### PROBLEM DETAILS
In the text below about the pheromone-binding protein of Ostrinia furnacalis, how many disulfide bridges stabilize the structure?

### TEXT SHOWN
::::
LAUSR

Ostrinia furnacalis is an invasive lepidopteran agricultural pest that relies on olfaction for mating and reproduction. Male moths have an extremely sensitive olfactory system that can detect the sex pheromones emitted by females over a great distance. Pheromone‐binding proteins present in the male moth antenna play a key role in the pheromone uptake, transport, and release at the dendritic membrane of the olfactory neuron. Here, we report the first high‐resolution NMR structure of a pheromone‐binding protein from an Ostrinia species at pH 6.5. The core of the Ostrinia furnacalis PBP2 (OfurPBP2) consists of six helices, α1a (2–14), α1b (16–22), α2 (27–37), α3 (46–60), α4 (70–80), α5 (84–100), and α6 (107–124) surrounding a large hydrophobic pocket. The structure is stabilized by three disulfide bridges, 19–54, 50–108, and 97–117. In contrast to the unstructured C‐terminus of other lepidopteran PBPs, the C‐terminus of OfurPBP2 folds into an α‐helix (α7) at pH 6.5. The protein has nanomolar affinity towards both pheromone isomers. Molecular docking of both pheromones, E‐12 and Z‐12‐tetradecenyl acetate, to OfurPBP2 revealed that the residues Met5, Lys6, Met8, Thr9, Phe12, Phe36, Trp37, Phe76, Ser115, Phe118, Lys119, Ile122, His123, and Ala128 interact with both isomers, while Thr9 formed a hydrogen bond with the acetate head group. NMR structure and thermal unfolding studies with CD suggest that ligand release at pH 4.5 is likely due to the partial unfolding of the protein.
::::
Collected data entries:
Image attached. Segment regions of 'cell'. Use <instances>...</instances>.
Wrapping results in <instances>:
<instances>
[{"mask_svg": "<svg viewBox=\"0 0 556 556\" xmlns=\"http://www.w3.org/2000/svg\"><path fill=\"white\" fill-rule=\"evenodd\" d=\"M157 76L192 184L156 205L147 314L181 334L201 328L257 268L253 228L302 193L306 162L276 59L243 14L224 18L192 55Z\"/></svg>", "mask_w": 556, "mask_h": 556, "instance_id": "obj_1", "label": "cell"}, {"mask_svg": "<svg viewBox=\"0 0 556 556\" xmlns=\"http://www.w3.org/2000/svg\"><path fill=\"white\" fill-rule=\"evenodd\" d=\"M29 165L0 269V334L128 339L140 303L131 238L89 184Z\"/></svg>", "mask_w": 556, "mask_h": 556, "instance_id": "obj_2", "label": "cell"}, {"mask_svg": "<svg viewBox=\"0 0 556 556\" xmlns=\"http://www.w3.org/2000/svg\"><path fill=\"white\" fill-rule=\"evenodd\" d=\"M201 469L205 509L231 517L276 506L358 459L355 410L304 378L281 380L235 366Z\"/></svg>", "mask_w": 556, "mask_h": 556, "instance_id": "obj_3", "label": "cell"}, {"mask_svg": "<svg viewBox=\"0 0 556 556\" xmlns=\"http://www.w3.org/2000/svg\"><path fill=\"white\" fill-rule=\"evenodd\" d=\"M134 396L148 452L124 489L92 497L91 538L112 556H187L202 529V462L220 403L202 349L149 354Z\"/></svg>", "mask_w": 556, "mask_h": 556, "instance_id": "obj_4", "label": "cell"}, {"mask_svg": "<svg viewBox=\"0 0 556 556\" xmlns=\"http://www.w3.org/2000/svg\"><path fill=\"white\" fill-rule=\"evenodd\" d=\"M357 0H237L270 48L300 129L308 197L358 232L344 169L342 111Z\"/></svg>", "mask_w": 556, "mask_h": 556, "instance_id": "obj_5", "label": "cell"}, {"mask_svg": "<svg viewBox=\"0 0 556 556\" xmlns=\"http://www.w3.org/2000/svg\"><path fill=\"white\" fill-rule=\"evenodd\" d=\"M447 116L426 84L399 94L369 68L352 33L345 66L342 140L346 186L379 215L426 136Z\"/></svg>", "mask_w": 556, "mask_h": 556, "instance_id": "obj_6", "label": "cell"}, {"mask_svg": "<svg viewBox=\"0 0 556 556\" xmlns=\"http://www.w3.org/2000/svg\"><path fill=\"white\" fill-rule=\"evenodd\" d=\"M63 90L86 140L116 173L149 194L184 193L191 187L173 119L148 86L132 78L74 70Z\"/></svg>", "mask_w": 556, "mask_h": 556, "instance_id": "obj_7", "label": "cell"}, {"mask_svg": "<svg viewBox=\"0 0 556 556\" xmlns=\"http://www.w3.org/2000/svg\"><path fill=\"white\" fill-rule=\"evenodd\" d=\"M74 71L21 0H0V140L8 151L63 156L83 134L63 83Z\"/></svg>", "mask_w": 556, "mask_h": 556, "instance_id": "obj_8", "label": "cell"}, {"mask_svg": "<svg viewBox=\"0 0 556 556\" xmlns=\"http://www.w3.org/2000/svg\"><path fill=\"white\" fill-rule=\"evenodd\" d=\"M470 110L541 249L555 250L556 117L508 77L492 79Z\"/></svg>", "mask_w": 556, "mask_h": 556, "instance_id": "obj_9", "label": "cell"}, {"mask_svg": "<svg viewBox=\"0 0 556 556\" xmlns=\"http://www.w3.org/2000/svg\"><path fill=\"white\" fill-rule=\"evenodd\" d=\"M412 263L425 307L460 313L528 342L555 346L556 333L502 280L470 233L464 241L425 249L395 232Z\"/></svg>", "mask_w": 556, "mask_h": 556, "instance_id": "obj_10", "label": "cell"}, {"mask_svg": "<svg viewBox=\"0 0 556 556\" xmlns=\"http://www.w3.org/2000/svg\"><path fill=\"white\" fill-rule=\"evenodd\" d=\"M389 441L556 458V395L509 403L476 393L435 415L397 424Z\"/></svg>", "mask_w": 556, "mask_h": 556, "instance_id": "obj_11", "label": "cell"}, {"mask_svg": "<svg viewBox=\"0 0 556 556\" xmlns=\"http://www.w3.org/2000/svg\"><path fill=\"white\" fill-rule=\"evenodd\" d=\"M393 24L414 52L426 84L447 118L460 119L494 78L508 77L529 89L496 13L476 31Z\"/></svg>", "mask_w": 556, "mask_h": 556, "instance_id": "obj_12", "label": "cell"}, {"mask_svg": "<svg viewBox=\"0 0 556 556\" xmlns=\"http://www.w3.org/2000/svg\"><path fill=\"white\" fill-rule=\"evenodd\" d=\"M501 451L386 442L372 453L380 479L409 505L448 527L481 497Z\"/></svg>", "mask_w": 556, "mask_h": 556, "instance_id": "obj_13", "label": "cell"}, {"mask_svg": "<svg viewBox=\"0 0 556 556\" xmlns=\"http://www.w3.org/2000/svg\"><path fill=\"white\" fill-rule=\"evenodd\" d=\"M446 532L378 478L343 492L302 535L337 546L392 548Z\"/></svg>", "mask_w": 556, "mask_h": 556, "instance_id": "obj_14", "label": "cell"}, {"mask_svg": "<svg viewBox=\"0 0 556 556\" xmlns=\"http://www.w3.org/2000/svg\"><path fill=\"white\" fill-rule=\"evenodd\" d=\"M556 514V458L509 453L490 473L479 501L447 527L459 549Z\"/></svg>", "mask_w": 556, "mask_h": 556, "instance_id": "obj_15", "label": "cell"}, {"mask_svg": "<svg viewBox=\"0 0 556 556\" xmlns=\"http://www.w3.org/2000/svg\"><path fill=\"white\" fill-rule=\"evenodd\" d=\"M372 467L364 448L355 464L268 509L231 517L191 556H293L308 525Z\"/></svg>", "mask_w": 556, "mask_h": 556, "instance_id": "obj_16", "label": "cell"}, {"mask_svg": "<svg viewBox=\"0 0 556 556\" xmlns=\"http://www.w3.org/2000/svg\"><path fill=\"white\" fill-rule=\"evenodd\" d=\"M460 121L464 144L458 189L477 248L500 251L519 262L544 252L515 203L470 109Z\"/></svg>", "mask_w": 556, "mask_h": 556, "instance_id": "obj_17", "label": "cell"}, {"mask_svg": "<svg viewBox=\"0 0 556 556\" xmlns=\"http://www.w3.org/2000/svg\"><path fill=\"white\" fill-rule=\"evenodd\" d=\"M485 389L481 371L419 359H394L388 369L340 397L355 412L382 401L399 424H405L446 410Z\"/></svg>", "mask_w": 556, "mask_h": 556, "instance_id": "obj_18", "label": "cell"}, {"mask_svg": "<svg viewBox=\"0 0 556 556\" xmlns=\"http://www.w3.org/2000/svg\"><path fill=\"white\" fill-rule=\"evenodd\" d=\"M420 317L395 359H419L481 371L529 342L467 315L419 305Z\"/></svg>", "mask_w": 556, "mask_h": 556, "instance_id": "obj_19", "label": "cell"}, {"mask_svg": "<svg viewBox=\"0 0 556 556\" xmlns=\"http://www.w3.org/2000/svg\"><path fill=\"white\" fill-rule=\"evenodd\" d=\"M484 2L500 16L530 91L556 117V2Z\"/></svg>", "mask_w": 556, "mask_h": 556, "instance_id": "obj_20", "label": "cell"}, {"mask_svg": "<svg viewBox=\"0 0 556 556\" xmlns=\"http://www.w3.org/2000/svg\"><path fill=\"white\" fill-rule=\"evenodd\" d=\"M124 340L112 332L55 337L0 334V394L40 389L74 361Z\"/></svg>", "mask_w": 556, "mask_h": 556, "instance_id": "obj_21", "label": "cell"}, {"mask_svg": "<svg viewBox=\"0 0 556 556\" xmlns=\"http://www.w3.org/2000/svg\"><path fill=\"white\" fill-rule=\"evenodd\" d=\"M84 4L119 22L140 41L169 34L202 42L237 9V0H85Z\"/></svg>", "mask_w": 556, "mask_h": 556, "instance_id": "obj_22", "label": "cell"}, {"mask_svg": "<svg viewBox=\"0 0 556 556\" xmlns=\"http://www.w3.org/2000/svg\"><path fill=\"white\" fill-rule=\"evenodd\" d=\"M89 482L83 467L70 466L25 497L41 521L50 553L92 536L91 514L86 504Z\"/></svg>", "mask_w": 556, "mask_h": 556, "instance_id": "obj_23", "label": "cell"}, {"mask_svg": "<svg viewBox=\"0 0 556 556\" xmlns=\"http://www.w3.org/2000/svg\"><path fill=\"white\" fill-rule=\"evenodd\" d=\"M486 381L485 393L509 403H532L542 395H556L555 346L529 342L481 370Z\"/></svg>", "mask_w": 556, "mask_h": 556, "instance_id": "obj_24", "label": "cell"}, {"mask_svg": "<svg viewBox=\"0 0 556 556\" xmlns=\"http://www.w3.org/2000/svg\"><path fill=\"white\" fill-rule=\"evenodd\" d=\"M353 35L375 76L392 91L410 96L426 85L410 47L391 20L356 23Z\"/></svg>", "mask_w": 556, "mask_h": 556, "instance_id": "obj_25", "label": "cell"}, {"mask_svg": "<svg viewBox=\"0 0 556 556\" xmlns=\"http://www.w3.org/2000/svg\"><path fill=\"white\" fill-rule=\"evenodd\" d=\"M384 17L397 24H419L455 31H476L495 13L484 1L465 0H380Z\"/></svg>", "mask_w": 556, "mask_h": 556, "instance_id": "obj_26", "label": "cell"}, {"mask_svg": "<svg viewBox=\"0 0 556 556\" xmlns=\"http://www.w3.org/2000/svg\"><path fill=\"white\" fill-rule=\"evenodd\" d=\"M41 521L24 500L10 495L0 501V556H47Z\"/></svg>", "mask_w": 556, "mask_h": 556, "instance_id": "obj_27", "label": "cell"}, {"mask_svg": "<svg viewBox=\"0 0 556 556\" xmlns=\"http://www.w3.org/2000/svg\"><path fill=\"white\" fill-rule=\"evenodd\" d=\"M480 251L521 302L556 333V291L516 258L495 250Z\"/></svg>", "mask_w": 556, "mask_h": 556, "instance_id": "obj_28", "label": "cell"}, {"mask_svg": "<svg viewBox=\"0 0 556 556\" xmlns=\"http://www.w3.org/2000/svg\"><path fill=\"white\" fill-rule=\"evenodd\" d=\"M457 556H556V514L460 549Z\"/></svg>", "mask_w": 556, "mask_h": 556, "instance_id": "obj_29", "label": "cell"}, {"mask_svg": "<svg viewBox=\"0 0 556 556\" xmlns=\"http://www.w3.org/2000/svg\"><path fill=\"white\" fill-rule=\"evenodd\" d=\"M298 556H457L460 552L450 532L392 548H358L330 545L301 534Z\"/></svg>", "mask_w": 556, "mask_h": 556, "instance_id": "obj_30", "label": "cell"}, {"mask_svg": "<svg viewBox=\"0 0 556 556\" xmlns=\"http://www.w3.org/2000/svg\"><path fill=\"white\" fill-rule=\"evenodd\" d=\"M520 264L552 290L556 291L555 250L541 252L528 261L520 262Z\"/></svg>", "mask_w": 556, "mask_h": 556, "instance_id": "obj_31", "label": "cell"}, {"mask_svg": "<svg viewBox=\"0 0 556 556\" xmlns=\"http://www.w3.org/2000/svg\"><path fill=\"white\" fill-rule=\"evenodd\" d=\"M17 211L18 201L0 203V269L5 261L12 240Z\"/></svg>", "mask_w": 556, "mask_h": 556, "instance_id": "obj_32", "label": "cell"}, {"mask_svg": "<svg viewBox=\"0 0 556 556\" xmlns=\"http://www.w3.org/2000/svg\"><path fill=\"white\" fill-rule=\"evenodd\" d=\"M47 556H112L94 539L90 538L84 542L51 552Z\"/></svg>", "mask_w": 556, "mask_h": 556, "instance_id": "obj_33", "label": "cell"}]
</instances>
::::
### WRITTEN SOLUTION
Three: 19–54, 50–108, and 97–117.